Painting by John Trumbull, 1793
Courtesy of the Harvard University Portrait Collection, Gift of Andrew Craigie, 1794,
© President and Fellows of Harvard College, Harvard University. Photograph by Photographic Services.

Thomas Jefferson is still here--discussed in ways that contrast sharply with the treatment of Adams. Jefferson's first memory was of being carried on a pillow by a slave, and, McCullough observes, "in countless ways he had been carried ever since by slaves...."Adams and Jefferson both enjoyed farming, but only Adams actually worked in his own fields. "His hands were the hands of a man accustomed to pruning his own trees, cutting his own hay, and splitting his own firewood." The contrasts continue to be drawn throughout the book, always to telling effect and usually to Adams's advantage. When Jefferson wrote to his brother-in-law in the mid 1780s that he might have to sell his slaves to pay his debts, thus transferring "the burdens of his own extravagances to the backs of those he held in bondage," Adams would have found the very idea "unconscionable, and [no doubt] a serious test of his respect, if not affection, for the man" had he known about it, McCullough observes. Jefferson secretly helped to orchestrate attacks on Adams during his presidency, while Adams did not retaliate then--or after Jefferson had succeeded him. Adams, who was never wealthy and lived frugally all his life, died with a net worth of about $100,000, whereas Jefferson, who always spent money lavishly and owned several plantations and hundreds of slaves, died more than $100,000 in debt. All his property, including the slaves, had to be dispersed after his death.
1826 portrait of John Adams

Painting by Gilbert Stuart, 1826
Smithsonian American Art Museum, Washington, D.C./Art Resource, N.Y.

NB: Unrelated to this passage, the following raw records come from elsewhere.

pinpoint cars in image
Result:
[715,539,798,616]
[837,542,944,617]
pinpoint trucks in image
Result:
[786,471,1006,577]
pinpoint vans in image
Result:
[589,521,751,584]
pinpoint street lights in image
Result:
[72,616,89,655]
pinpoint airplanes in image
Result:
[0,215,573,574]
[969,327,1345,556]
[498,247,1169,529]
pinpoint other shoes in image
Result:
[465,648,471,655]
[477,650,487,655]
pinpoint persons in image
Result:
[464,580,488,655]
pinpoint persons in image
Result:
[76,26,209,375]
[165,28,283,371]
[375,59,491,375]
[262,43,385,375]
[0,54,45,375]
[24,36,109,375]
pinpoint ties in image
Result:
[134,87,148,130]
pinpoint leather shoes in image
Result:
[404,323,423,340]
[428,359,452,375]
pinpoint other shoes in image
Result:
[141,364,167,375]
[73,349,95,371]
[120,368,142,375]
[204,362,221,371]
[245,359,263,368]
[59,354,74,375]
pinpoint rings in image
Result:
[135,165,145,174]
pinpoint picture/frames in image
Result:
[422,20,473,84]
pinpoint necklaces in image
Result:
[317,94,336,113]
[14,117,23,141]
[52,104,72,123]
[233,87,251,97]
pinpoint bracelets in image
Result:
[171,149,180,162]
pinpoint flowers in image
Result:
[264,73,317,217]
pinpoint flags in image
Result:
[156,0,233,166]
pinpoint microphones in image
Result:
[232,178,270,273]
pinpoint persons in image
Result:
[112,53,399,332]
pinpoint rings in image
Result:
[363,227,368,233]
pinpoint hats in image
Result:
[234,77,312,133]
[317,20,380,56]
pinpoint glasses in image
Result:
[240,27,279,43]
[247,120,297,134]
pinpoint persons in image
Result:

Even the epitaphs that Adams and Jefferson drafted differed sharply. Jefferson's famous self-composed epitaph described him as the author of the Declaration of Independence and the Virginia Statute of Religious Freedom, and as founder of the University of Virginia; Adams wrote no epitaph for himself but instead placed an inscription on the tomb of the first Adams man to come to America, preserving for posterity his "veneration of the piety, humility, simplicity, prudence, frugality, industry, and perseverance of his ancestors...." Adams, McCullough comments, "had chosen to say nothing of...his own attainments, but rather to place himself as part of a continuum, and to evoke those qualities of character that he had been raised on and that he had strived for so long to uphold." A reader of David McCullough's biography completes it feeling, as McCullough himself obviously does, a deep appreciation and admiration for this farmer's son from Braintree. John Adams memorably wrote in November 1800, after being the first president to spend a night in the White House, "I pray heaven to bestow the best of blessings on this house and all that shall hereafter inhabit. May none but honest and wise men ever rule under this roof." The first resident of the house surely fit that description.

 

Mary Beth Norton, Ph.D. '69, is Alger professor of American history at Cornell University. The author of two books about the American Revolution and one about seventeenth-century English America, she is currently finishing another, on the Salem witchcraft crisis of 1692.

John Adams, by David McCullough (Simon and Schuster, $35).